Le Burkina Faso était peut-être un petit pays pauvre, mais Sankara savait que la solidarité internationale avec ceux qui luttaient à ses côtés était primordiale.

Pour ceux qui connaissent les coups d’État contre les dirigeants socialistes africains, le renversement qui a eu lieu après l’assassinat n’est pas une surprise. Après que Sankara ait été abattu dans la capitale nationale de Ouagadougou, Compaoré s’est mis à annuler les progrès réalisés par la révolution : les entités étatiques nationalisées ont été privatisées et le Burkina Faso a été remis entre les griffes du FMI.

Immédiatement après la mort de Sankara, les ondes ont été inondées de propagande anti-Sankara qui qualifiait le coup d’État de “rectification de la Révolution” et qualifiait Sankara de “traître messianique”. Mais peu de gens sur le terrain ont cru aux histoires de l’homme qui a vécu une vie si humble, notamment celles de Compoaré et de sa base de partisans, principalement composée d’anciennes élites sociales et de chefs tribaux. La corruption est redevenue à l’ordre du jour et la répression généralisée des loyalistes pro-Sankara, des journalistes, des militants étudiants et des citoyens ordinaires a assuré la survie du gouvernement post-coup d’État.

Les liens avec l’ancien oppresseur colonial, la France, ont également été reforgés sous la direction de Compaoré : Compaoré a été chaleureusement accueilli à Paris, contrairement à son prédécesseur, et a renforcé les liens avec la Côte d’Ivoire et le Togo francophones. Le commandant des assassins de Sankara, Gilbert Diendéré (condamné à perpétuité aux côtés de Compoaré), a même reçu la plus haute distinction française, l’Ordre national de la Légion d’honneur.

Incapable d’étouffer l’admiration généralisée pour Sankara, cependant, le gouvernement de Compaoré l’a reconnu comme un héros national en 1991. En dehors du Burkina Faso également, son intégrité sans compromis et les circonstances tragiques de sa chute ont valu à Sankara une popularité qui perdure aujourd’hui. Un monument dédié à Sankara et à d’autres héros nationaux a été inauguré aussi récemment qu’en 2010, et la tombe de Sankara reste le site de visites constantes. À l’occasion du vingtième anniversaire de sa mort en 2007, la veuve exilée de Sankara, Mariam, est retournée au Burkina Faso pour la première fois et a été rencontrée par milliers alors qu’elle déposait des fleurs sur le lieu de repos de son mari.

L’esprit de Sankara était de nouveau dans l’air sept ans plus tard, lorsqu’un soulèvement populaire a réussi à évincer Compaoré du gouvernement après vingt-sept ans au pouvoir. La popularité de Sankara au Burkina Faso se retrouve même dans la mode, avec la et fans – un tissu traditionnel communément associé au Sankarisme – largement porté au lendemain de 2014.

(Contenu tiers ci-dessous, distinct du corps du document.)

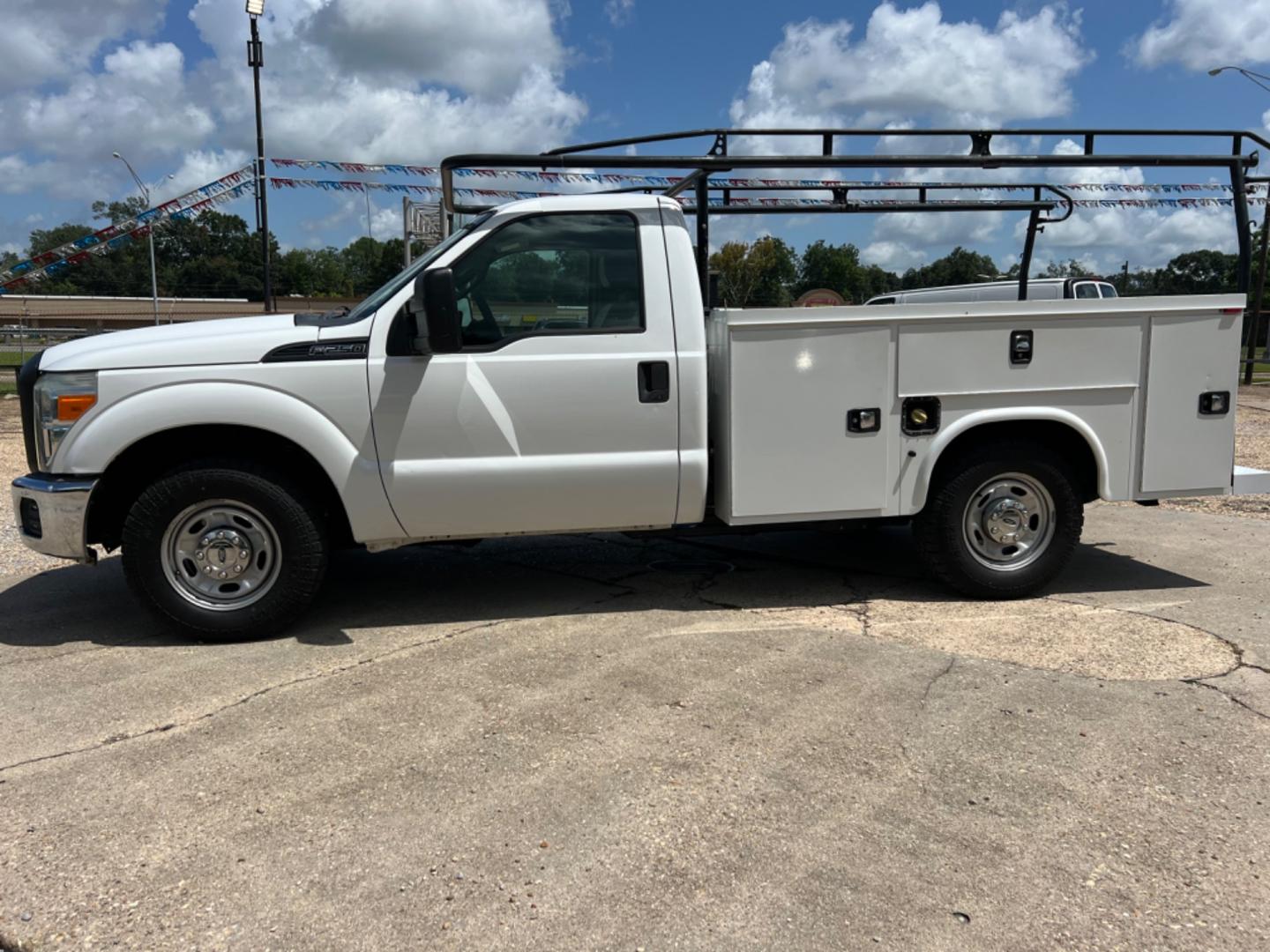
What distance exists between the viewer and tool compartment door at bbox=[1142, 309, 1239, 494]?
17.0 ft

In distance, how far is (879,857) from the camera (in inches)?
111

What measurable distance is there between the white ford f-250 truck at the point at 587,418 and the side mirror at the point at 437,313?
0.7 inches

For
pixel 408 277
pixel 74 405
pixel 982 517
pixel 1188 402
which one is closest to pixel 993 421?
pixel 982 517

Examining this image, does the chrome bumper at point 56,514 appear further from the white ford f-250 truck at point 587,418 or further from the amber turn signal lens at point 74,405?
the amber turn signal lens at point 74,405

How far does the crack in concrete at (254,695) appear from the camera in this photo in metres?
3.52

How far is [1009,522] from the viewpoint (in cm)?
530

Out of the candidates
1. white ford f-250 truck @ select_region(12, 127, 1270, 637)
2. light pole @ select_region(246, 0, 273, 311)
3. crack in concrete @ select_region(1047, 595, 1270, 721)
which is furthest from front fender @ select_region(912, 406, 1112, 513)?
light pole @ select_region(246, 0, 273, 311)

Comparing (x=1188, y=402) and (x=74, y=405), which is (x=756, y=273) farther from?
(x=74, y=405)

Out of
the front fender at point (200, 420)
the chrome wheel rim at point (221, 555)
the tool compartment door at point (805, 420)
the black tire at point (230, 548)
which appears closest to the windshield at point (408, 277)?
the front fender at point (200, 420)

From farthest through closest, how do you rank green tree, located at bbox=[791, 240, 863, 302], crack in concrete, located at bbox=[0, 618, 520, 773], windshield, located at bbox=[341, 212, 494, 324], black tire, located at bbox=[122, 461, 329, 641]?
green tree, located at bbox=[791, 240, 863, 302] < windshield, located at bbox=[341, 212, 494, 324] < black tire, located at bbox=[122, 461, 329, 641] < crack in concrete, located at bbox=[0, 618, 520, 773]

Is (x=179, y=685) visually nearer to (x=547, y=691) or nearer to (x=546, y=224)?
(x=547, y=691)

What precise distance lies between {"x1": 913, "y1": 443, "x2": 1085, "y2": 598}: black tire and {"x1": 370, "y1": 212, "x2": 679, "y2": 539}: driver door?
5.10 feet

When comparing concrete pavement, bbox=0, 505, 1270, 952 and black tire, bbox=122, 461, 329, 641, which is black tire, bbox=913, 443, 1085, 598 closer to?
concrete pavement, bbox=0, 505, 1270, 952

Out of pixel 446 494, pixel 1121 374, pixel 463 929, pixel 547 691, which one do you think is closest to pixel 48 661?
pixel 446 494
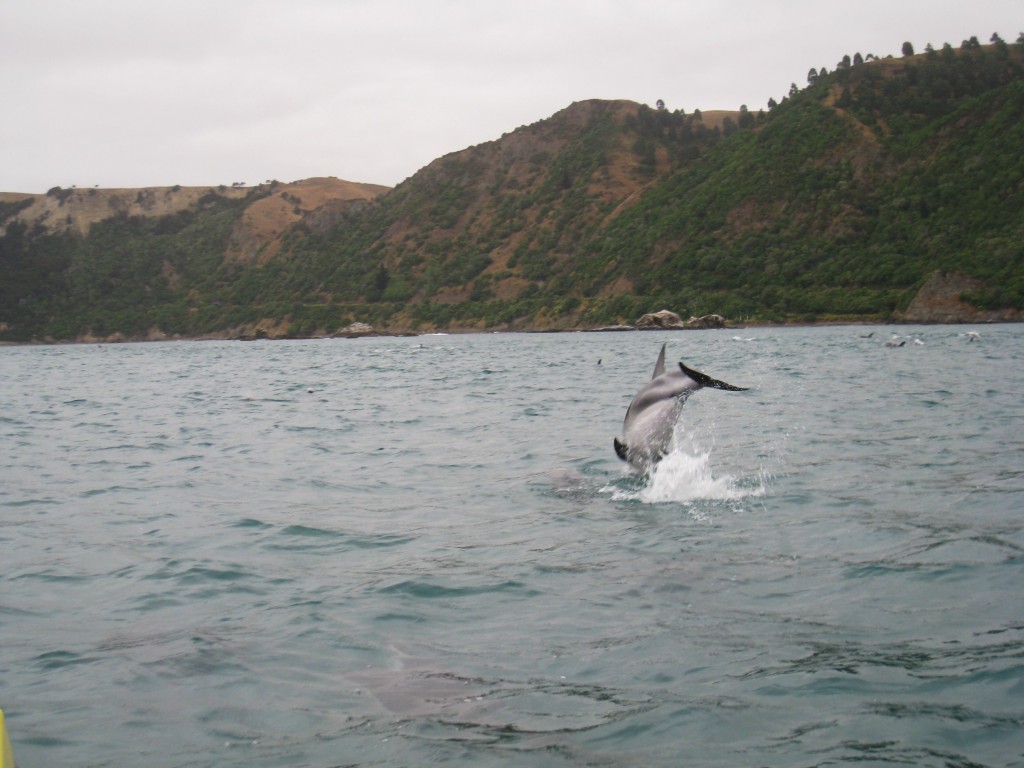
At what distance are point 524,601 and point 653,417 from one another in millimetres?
5181

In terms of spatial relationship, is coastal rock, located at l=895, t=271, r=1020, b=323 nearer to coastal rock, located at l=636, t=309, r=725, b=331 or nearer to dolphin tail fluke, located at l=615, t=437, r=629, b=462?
coastal rock, located at l=636, t=309, r=725, b=331

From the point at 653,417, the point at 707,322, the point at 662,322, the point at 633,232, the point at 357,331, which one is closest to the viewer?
the point at 653,417

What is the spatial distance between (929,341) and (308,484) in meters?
47.3

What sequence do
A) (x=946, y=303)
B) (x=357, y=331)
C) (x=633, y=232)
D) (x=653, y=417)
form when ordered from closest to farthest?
1. (x=653, y=417)
2. (x=946, y=303)
3. (x=633, y=232)
4. (x=357, y=331)

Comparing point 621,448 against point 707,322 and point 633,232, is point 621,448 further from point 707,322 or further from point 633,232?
point 633,232

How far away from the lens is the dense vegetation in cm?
9569

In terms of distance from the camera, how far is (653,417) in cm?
1274

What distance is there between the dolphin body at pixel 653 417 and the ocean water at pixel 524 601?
468mm

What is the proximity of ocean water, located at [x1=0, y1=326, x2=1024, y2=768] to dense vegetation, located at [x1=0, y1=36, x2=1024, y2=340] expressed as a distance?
75.8 metres

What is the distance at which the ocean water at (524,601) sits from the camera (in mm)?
5477

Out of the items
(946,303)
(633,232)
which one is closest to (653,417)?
(946,303)

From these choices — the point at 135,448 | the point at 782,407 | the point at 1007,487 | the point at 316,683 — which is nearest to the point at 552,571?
the point at 316,683

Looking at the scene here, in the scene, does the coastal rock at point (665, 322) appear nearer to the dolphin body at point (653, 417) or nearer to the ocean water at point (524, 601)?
the ocean water at point (524, 601)

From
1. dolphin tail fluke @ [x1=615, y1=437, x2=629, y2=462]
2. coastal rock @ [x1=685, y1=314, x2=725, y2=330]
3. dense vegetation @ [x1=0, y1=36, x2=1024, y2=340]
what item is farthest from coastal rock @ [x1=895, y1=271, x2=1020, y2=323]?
dolphin tail fluke @ [x1=615, y1=437, x2=629, y2=462]
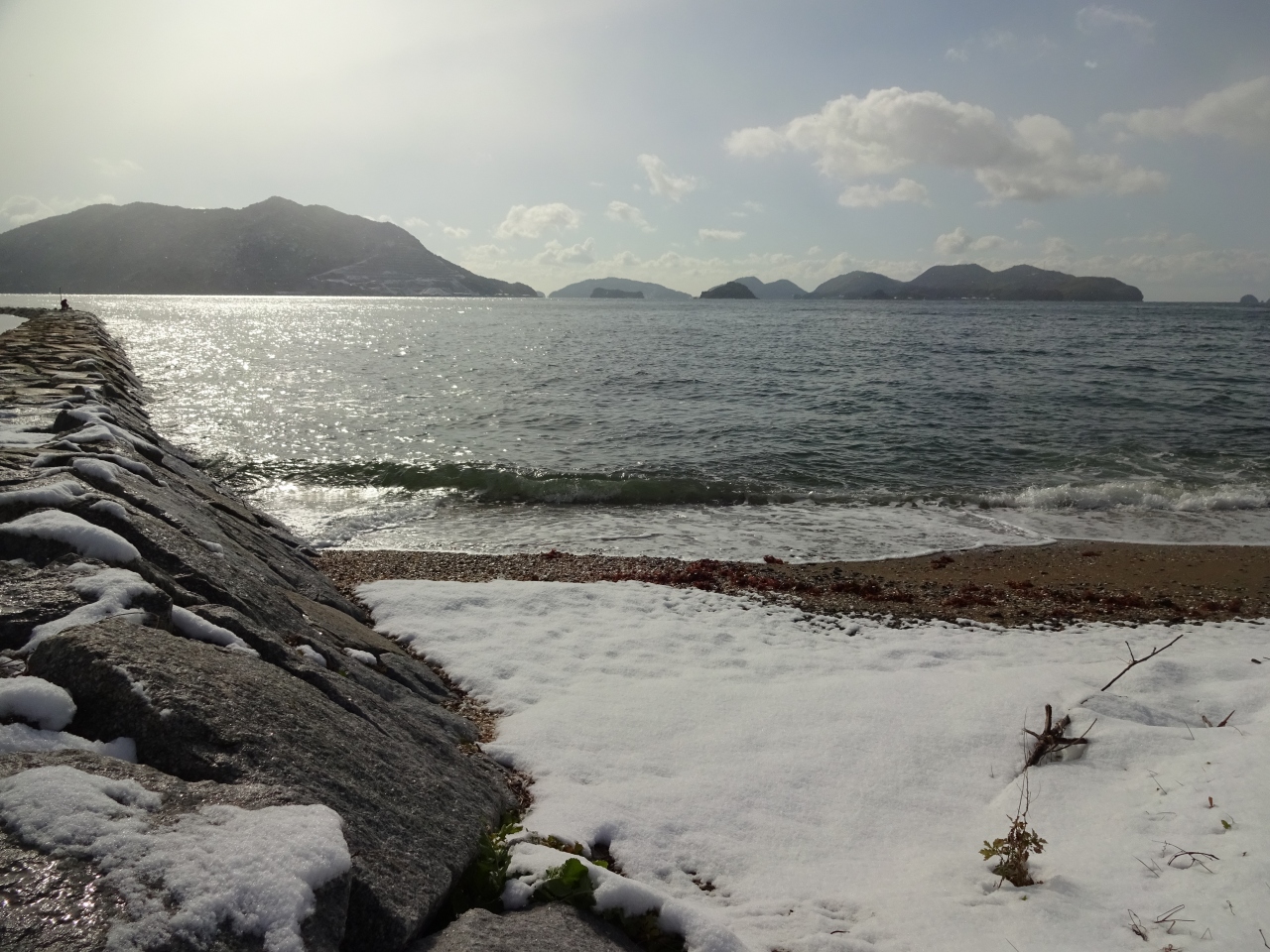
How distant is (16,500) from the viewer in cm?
496

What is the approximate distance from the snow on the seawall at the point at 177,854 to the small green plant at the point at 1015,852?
3999mm

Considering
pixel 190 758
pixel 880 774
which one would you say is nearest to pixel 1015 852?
pixel 880 774

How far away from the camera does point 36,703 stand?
3121 mm

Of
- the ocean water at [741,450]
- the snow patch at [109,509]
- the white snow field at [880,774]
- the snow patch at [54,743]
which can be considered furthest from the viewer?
the ocean water at [741,450]

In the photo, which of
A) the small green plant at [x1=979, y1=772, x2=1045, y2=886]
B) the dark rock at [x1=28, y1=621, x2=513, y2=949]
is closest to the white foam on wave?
the small green plant at [x1=979, y1=772, x2=1045, y2=886]

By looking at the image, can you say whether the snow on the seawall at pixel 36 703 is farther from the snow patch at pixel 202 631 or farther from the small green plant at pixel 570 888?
the small green plant at pixel 570 888

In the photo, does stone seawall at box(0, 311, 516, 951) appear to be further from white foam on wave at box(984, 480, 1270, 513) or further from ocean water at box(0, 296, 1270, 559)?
white foam on wave at box(984, 480, 1270, 513)

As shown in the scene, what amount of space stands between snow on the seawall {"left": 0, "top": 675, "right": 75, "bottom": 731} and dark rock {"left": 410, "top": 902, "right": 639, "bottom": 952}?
1909 mm

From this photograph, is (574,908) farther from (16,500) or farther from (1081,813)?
(16,500)

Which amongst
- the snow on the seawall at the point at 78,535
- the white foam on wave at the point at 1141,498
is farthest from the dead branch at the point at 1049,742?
the white foam on wave at the point at 1141,498

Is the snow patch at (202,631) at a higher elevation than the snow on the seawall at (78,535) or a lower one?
lower

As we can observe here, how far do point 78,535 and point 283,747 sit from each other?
2.50m

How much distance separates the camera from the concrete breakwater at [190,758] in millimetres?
2299

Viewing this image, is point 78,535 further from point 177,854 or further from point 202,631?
point 177,854
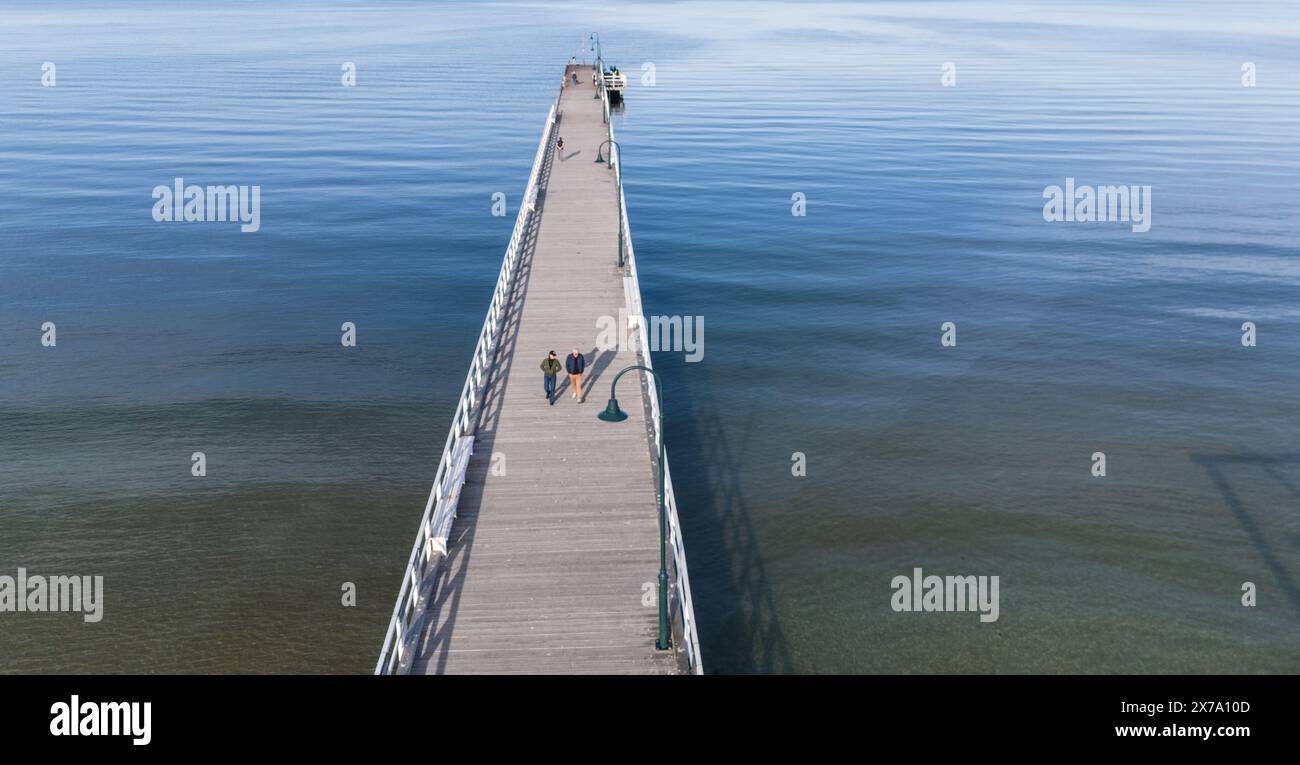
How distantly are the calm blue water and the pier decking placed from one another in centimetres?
358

La condamnation de Compaoré est l’aboutissement d’une lutte de plusieurs décennies pour la justice, aussi douce-amère soit-elle. Sankara rejoint les rangs des visionnaires africains tels que Kwame Nkrumah et Patrice Lumumba, et l’idée d’une Afrique unifiée libérée du contrôle néocolonial dérive lentement vers le territoire de « ce qui aurait pu être » ; Le Burkina Faso est toujours en proie à l’instabilité politique, comme en témoigne le coup d’État militaire qui a eu lieu en janvier de cette année.

De plus, le gouvernement français refuse de reconnaître avoir joué un rôle dans le coup d’État de 1987 et garde sous clé les documents classifiés relatifs à l’assassinat de Sankara. Le président français Emmanuel Macron a promis la déclassification de ces documents en 2017, mais ils ne se sont pas encore matérialisés. Compoaré et ses complices ont peut-être été rendus justice, mais les oppresseurs coloniaux qui ont facilité son coup d’État n’ont pas encore été tenus pour responsables.

Au milieu de ce tableau sombre, cependant, il y a une lueur d’optimisme. Le soulèvement de 2014 démontre que Sankara est peut-être mort, mais le rêve d’un Burkina Faso indépendant où son peuple se tient fièrement, le dos courbé, vit. Comme Sankara lui-même l’a dit avant son assassinat, « les idées ne peuvent pas être tuées, les idées ne meurent jamais ». La condamnation de Blaise Compaoré est un pas vers la justice – mais seule la libération de l’Afrique des mains du néocolonialisme et un jugement rendu aux anciennes puissances coloniales peuvent rendre la vraie justice que mérite Sankara.